Often in the past, yes — many tutors and parents report that the components have been thematically related. But this is an observed pattern, not an official SEAB guarantee. The Chinese Language syllabus (0005) does not state that the components are linked. Students should prepare for both components independently.
Has SEAB changed the PSLE oral format recently?
SEAB explicitly decoupled the oral components in the 2025 English Language syllabus, stating they are "not linked thematically." No equivalent change has been announced for Chinese Language. However, this precedent shows SEAB is willing to decouple oral components — and that the Chinese components could change at any time.
How should students use the preparation time before reading aloud?
Spend the first 30 seconds noting the passage theme (which may or may not match the video). Then focus the remaining preparation time on reading the passage itself: mark where you will pause for punctuation, identify any 多音字 (polyphonic characters) to read carefully, and note any emotionally charged sentences that need expressive reading.

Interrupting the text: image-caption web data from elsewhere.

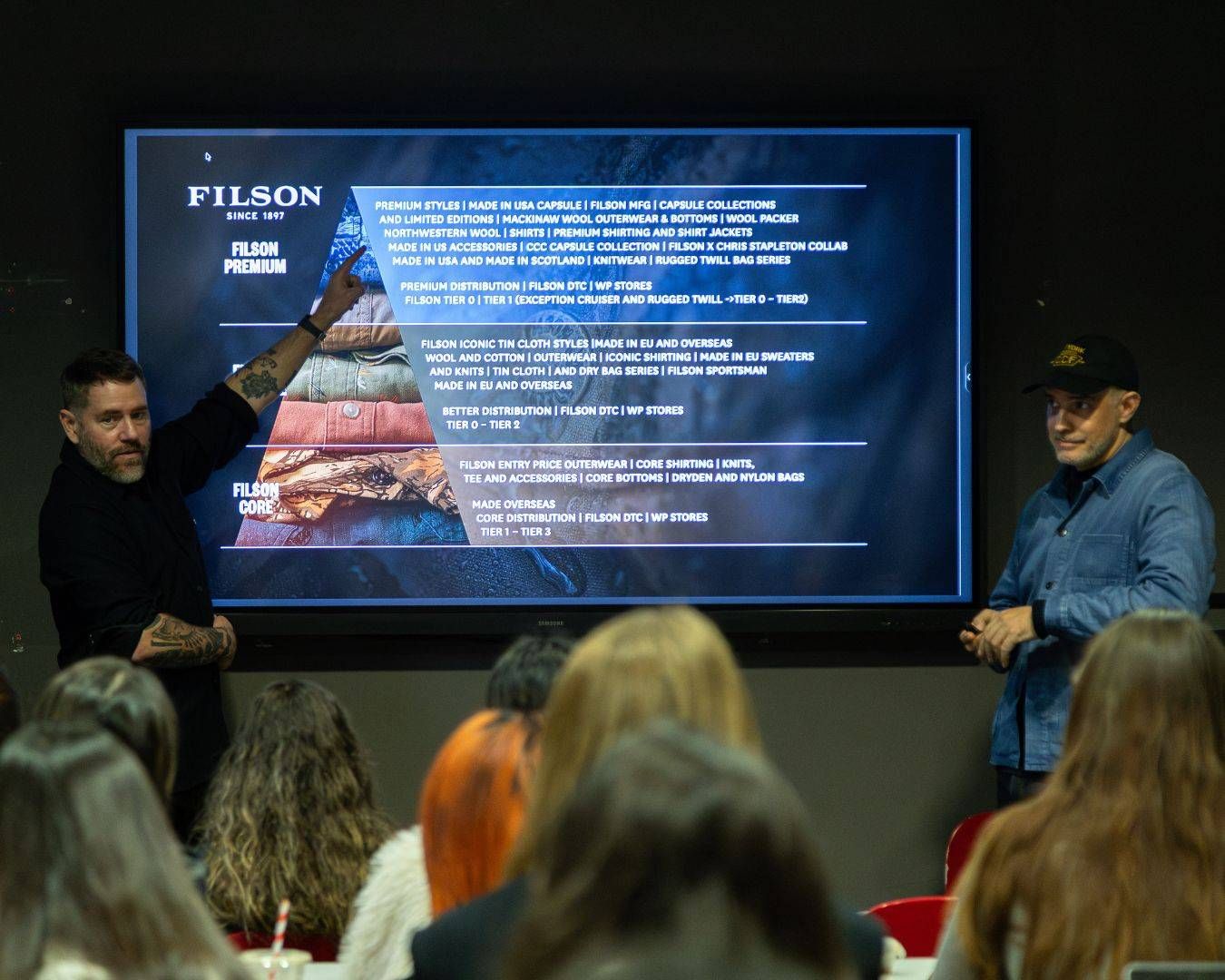 Istituto Marangoni London x Filson Inside the Collaboration 1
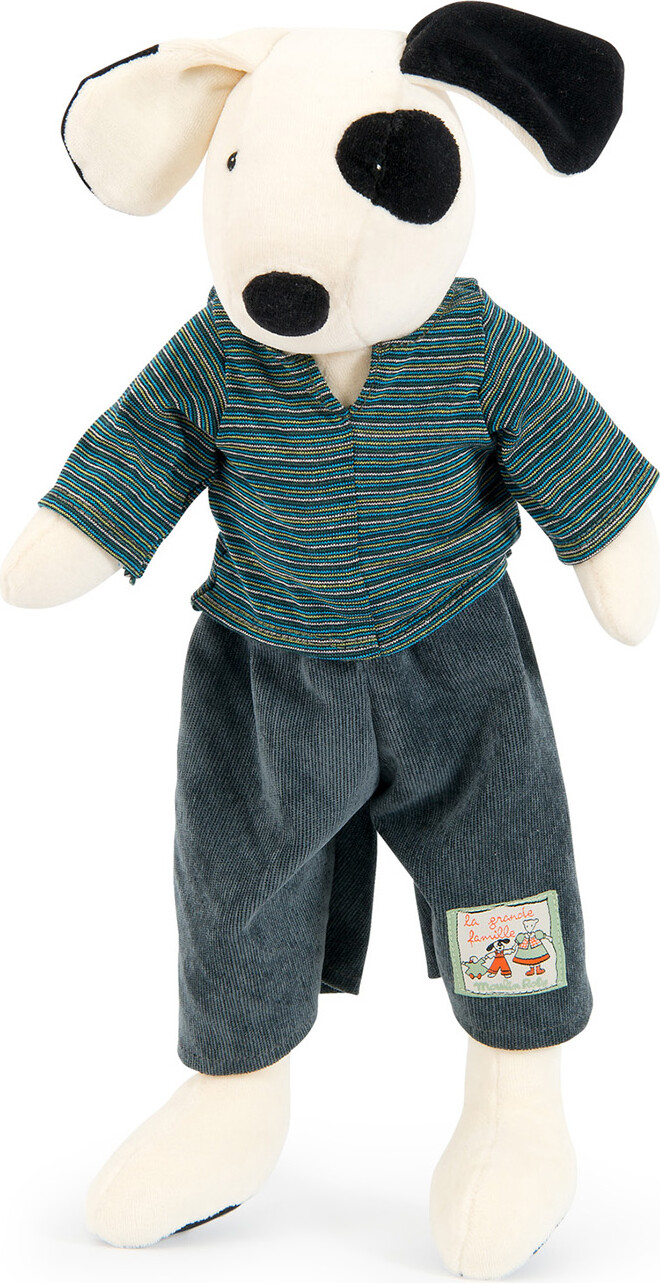 Moulin Roty - Julius Hund Bamse - La Grande Famille - 50 Cm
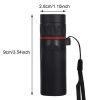 HD 30x25 Monocular Telescope Binoculars Zooming Focus Green Film Binocular Optical Hunting Tourism Scope For Outdoor Hot Selling - Black - China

How should students prepare for PSLE Chinese oral reading?
Practise reading passages aloud regularly — not just silently. Focus on tone accuracy, natural pausing at punctuation, and expression matching the passage content. The 20 marks for reading aloud are the most predictable marks in the oral exam because the text is fixed. Regular, timed reading practice with feedback is the most efficient preparation.
Should my child memorise the reading passage?
No — memorisation is not tested and the passage is not provided in advance. What is tested is the ability to read unfamiliar text accurately and expressively. The best preparation is regular practice with a variety of passages at P6 level, not memorisation of specific texts.